Non seulement, comme l'article l'explique, les "écogestes" c'est une "écologie du luxe" (quand t'as du mal à joindre les deux bouts, t'as autre à penser en général), mais en plus, ils ne servent à rien (ou alors à pas grand chose) quand ils n'aggravent pas le problème ; pour plusieurs raisons :
- les gens (bon, allez, on va le dire : les bobos) qui arrivent "à vivre volontairement dans une forme de neutralité carbone et de vertu environnementale pure et parfaite" entretiennent l'image d'une écologie difficile, sacrificielle... ce qui vient nourrir le discours sur l'écologie punitive
- la façon dont notre cerveau fonctionne : "lorsque l’on s’engage sur le terrain environnemental par le prisme des petits gestes, on finit tôt ou tard par reléguer l’approche systémique hors de nos préoccupations. Pour le dire autrement : la charge mentale associée aux écogestes finit par envahir complètement la représentation du problème et les conduites associées, les menant inexorablement vers la dépolitisation. Un résultat qui constitue de fait une réfutation totale de la position gradualiste, qui vend les écogestes comme un premier pas vers l’engagement politique."

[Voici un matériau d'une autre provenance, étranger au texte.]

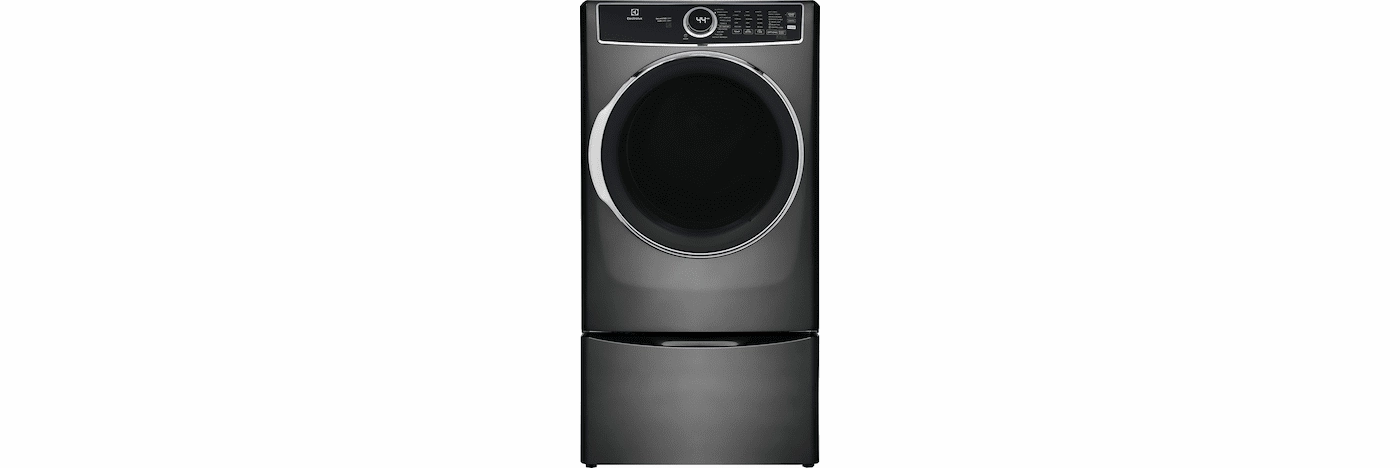 Electrolux ELFE7637AT Electric 8.0 Cu. Ft. Front Load Dryer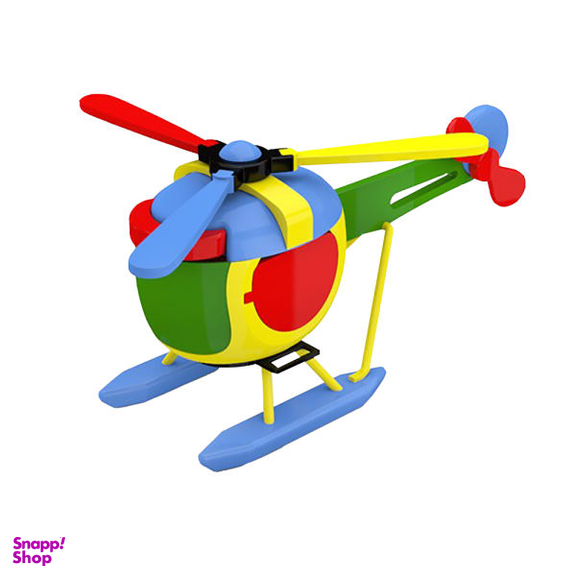 ساختنی آی توی مدل دوبی کد DoBe Helicopter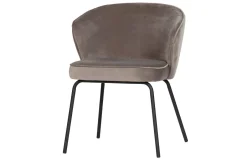 BePureHome Eetkamerstoel Admit (Set Van 2) Clearance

- Pour le dire vite : si tu fais des écogestes, tu vas pas remettre en cause le système : parce que tu croiras bien faire, et parce que tu auras suffisamment bonne conscience : "l’action individuelle, de portée immédiate, permet de réduire l’incertitude et donc d’emporter l’adhésion, même si elle demeure sans adéquation réelle avec la nature du problème : on a l’impression rassurante d’être plus efficaces en baissant le chauffage qu’en épousant les formats, plus indirects, de l’action politique."
- in fine, et ainsi la boucle est bouclée, "l’écologie des écogestes ne fait que renforcer la conquête des présupposés néolibéraux sur la société" : l'individualisme néolibéral, encore et toujours.
Autrement appelé diviser pour régner.